Egyptians reportedly allowed the teams in after Sharon instructed his diplomats to contact the Egyptians and expedite the crossing. The two countries signed a peace treaty in 1979, but relations have been chilly as a result of Israeli military actions in Palestinian areas.

Rady said at least 30 people were killed and 160 injured in the Taba blast, and another seven Egyptians were injured in the Ras Shitan explosions. Israel's rescue service said it evacuated 108 casualties to Israel, including one dead and 48 in serious condition.

An official at Taba Hospital said his institution had taken in 25 bodies from the Taba explosion and two more from Ras Shitan. An official at the Nuweiba hospital said two more bodies arrived there.

Taba is the main crossing between Israel and Egypt and the gateway for thousands of Israelis who travel to the hotels and resorts on the Red Sea. Yesterday was the last day of the week-long Jewish festival of Sukkot, when thousands of Israelis holiday in the Sinai.

Egyptians also were in the midst of a long holiday weekend marking the anniversary of the start of the 1973 Arab-Israeli war, so popular resort towns along the Sinai coast were packed.

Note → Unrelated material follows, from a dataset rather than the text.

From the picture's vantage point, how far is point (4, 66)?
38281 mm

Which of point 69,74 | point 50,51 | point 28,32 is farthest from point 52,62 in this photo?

Egypt has long struggled with Islamic militants interested in overthrowing the secular government, but has contained the threat with periodic crackdowns and by allowing Islamists some political activity.

The last major militant strike in Egypt was the 1997 massacre of 58 foreign tourists by Islamic extremists in the southern resort town of Luxor.

Rady said the explosions are sure to have a negative effect - at least temporarily - on Egypt's tourism industry, one of the country's economic mainstays.

"There will be damage definitely to the tourism in the area," he said, "but I hope it will not last long."